Apr 26, 2019

Adult Cardiac Stem Cell Aging: A Reversible Stochastic Phenomenon?

Posted by in categories: biotech/medical, life extension, robotics/AI

Aging is by far the dominant risk factor for the development of cardiovascular diseases, whose prevalence dramatically increases with increasing age reaching epidemic proportions. In the elderly, pathologic cellular and molecular changes in cardiac tissue homeostasis and response to injury result in progressive deteriorations in the structure and function of the heart. Although the phenotypes of cardiac aging have been the subject of intense study, the recent discovery that cardiac homeostasis during mammalian lifespan is maintained and regulated by regenerative events associated with endogenous cardiac stem cell (CSC) activation has produced a crucial reconsideration of the biology of the adult and aged mammalian myocardium. The classical notion of the adult heart as a static organ, in terms of cell turnover and renewal, has now been replaced by a dynamic model in which cardiac cells continuously die and are then replaced by CSC progeny differentiation. However, CSCs are not immortal. They undergo cellular senescence characterized by increased ROS production and oxidative stress and loss of telomere/telomerase integrity in response to a variety of physiological and pathological demands with aging. Nevertheless, the old myocardium preserves an endogenous functionally competent CSC cohort which appears to be resistant to the senescent phenotype occurring with aging. The latter envisions the phenomenon of CSC ageing as a result of a stochastic and therefore reversible cell autonomous process. However, CSC aging could be a programmed cell cycle-dependent process, which affects all or most of the endogenous CSC population. The latter would infer that the loss of CSC regenerative capacity with aging is an inevitable phenomenon that cannot be rescued by stimulating their growth, which would only speed their progressive exhaustion. The resolution of these two biological views will be crucial to design and develop effective CSC-based interventions to counteract cardiac aging not only improving health span of the elderly but also extending lifespan by delaying cardiovascular disease-related deaths.
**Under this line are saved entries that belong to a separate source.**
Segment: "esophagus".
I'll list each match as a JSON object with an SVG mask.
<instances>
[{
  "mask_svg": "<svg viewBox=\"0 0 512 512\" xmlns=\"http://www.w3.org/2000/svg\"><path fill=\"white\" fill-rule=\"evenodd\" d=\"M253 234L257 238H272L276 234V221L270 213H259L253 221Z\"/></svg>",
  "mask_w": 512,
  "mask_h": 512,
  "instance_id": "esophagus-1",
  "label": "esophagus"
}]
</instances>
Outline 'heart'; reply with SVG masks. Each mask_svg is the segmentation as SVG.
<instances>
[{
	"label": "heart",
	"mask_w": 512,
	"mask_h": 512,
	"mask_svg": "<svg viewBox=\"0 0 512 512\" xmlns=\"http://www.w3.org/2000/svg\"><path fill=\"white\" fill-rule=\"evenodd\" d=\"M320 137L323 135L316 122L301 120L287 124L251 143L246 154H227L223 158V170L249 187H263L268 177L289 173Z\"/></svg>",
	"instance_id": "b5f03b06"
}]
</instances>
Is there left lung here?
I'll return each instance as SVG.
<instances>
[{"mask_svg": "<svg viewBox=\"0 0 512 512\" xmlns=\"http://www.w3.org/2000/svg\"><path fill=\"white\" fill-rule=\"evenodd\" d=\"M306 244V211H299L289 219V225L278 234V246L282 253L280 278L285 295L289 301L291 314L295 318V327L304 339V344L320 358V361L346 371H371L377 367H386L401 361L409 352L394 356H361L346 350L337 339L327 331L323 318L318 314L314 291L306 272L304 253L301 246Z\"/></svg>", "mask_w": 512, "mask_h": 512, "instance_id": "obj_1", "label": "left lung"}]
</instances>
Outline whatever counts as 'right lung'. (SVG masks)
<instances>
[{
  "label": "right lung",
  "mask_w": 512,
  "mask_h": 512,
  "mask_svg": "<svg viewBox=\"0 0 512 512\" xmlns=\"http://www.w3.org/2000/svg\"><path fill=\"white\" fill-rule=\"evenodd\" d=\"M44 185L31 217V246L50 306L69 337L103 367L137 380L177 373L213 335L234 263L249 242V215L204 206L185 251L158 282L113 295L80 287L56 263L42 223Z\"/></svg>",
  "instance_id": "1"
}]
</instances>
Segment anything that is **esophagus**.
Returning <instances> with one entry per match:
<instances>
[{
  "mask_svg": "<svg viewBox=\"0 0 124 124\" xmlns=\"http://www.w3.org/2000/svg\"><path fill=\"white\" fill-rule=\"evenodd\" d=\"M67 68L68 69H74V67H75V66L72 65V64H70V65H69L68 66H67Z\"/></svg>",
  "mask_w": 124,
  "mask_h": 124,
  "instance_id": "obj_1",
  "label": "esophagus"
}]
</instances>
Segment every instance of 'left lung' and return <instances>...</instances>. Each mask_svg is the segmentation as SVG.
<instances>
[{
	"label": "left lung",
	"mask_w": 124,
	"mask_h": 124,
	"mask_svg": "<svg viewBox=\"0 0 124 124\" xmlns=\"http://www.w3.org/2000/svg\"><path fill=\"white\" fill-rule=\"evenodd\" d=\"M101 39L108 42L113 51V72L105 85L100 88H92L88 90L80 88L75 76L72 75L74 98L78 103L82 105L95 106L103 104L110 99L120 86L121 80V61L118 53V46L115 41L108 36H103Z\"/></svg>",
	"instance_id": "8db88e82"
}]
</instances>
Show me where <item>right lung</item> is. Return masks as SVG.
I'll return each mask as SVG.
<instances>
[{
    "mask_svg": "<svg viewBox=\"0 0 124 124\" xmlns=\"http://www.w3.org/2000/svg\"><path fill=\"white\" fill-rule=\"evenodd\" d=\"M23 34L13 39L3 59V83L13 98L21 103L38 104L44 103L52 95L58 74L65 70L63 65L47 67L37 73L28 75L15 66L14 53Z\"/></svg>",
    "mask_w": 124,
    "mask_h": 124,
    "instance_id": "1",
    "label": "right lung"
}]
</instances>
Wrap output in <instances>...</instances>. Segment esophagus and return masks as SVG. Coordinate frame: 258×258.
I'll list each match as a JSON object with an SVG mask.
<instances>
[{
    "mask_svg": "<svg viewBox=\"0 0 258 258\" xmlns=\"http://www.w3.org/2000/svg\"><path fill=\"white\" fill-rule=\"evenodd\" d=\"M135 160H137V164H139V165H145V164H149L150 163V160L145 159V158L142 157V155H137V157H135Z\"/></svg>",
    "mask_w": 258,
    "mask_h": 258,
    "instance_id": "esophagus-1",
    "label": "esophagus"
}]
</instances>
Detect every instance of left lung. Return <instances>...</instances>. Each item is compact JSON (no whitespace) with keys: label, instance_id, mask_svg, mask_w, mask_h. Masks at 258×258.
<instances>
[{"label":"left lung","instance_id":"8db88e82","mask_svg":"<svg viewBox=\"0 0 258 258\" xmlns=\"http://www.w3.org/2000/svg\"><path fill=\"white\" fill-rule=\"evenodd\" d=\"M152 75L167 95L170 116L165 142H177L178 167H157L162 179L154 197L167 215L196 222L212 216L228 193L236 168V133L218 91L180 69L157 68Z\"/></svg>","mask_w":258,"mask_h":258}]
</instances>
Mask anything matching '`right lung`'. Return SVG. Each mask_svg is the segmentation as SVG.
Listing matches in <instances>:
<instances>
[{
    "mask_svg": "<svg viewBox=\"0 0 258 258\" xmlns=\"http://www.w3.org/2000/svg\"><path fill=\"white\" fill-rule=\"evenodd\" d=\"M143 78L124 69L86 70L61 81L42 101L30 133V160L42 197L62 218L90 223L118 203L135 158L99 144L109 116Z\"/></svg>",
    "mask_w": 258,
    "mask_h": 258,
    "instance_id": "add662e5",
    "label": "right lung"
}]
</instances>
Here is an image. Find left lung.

Over the last decades, average life expectancy has significantly increased worldwide although several chronic diseases continue to grow, with aging as their main risk factor [1]. Aging is a natural and inevitable degenerative process of biological functions characterized by the progressive decline in tissue and organ homeostasis and function. Despite the significant improvements in diagnosis and treatment, the majority of individuals older than 65 years of age suffer from an elevated risk to develop cardiovascular diseases (CVDs), with a decline in the quality of life and in the ability to perform the normal activities of daily living [1]. Aging produces numerous changes in the human heart at structural, molecular, and functional levels [2].